» **The task**: When you print the records, keep every line identical to the original.

Provided entries below:

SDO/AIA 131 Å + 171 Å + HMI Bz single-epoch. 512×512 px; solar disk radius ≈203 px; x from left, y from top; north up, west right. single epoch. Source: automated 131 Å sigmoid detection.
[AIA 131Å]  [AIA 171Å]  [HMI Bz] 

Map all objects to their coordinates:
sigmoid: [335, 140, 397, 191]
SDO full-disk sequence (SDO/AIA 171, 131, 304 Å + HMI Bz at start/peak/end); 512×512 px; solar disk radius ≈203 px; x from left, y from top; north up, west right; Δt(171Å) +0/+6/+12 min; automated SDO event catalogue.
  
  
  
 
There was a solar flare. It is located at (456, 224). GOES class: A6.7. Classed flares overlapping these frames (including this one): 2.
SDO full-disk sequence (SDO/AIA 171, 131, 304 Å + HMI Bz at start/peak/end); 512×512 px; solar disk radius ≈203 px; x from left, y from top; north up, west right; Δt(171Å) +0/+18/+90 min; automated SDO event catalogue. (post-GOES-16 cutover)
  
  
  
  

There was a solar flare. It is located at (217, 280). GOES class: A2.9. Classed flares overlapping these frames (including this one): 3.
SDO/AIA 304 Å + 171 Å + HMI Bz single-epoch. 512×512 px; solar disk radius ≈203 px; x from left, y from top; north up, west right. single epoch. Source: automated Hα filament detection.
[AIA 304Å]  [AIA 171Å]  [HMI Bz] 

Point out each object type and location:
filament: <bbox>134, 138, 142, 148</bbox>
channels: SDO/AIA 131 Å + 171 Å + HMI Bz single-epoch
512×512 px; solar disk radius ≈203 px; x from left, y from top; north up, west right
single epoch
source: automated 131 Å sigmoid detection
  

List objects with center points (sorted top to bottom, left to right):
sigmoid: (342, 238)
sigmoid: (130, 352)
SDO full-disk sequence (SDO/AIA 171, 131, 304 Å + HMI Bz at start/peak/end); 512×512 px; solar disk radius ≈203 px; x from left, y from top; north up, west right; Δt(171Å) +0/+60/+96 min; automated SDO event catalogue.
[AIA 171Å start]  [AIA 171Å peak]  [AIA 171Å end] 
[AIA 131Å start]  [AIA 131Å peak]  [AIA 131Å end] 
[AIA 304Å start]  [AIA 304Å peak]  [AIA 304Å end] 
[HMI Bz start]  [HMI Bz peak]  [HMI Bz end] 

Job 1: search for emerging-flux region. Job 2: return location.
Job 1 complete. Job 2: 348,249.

End of Provided entries.

» **Solved problem**:
SDO/AIA 131 Å + 171 Å + HMI Bz single-epoch. 512×512 px; solar disk radius ≈203 px; x from left, y from top; north up, west right. single epoch. Source: automated 131 Å sigmoid detection.
[AIA 131Å]  [AIA 171Å]  [HMI Bz] 

Map all objects to their coordinates:
sigmoid: [335, 140, 397, 191]
SDO full-disk sequence (SDO/AIA 171, 131, 304 Å + HMI Bz at start/peak/end); 512×512 px; solar disk radius ≈203 px; x from left, y from top; north up, west right; Δt(171Å) +0/+6/+12 min; automated SDO event catalogue.
  
  
  
 
There was a solar flare. It is located at (456, 224). GOES class: A6.7. Classed flares overlapping these frames (including this one): 2.
SDO full-disk sequence (SDO/AIA 171, 131, 304 Å + HMI Bz at start/peak/end); 512×512 px; solar disk radius ≈203 px; x from left, y from top; north up, west right; Δt(171Å) +0/+18/+90 min; automated SDO event catalogue. (post-GOES-16 cutover)
  
  
  
  

There was a solar flare. It is located at (217, 280). GOES class: A2.9. Classed flares overlapping these frames (including this one): 3.
SDO/AIA 304 Å + 171 Å + HMI Bz single-epoch. 512×512 px; solar disk radius ≈203 px; x from left, y from top; north up, west right. single epoch. Source: automated Hα filament detection.
[AIA 304Å]  [AIA 171Å]  [HMI Bz] 

Point out each object type and location:
filament: <bbox>134, 138, 142, 148</bbox>
channels: SDO/AIA 131 Å + 171 Å + HMI Bz single-epoch
512×512 px; solar disk radius ≈203 px; x from left, y from top; north up, west right
single epoch
source: automated 131 Å sigmoid detection
  

List objects with center points (sorted top to bottom, left to right):
sigmoid: (342, 238)
sigmoid: (130, 352)
SDO full-disk sequence (SDO/AIA 171, 131, 304 Å + HMI Bz at start/peak/end); 512×512 px; solar disk radius ≈203 px; x from left, y from top; north up, west right; Δt(171Å) +0/+60/+96 min; automated SDO event catalogue.
[AIA 171Å start]  [AIA 171Å peak]  [AIA 171Å end] 
[AIA 131Å start]  [AIA 131Å peak]  [AIA 131Å end] 
[AIA 304Å start]  [AIA 304Å peak]  [AIA 304Å end] 
[HMI Bz start]  [HMI Bz peak]  [HMI Bz end] 

Job 1: search for emerging-flux region. Job 2: return location.
Job 1 complete. Job 2: 348,249.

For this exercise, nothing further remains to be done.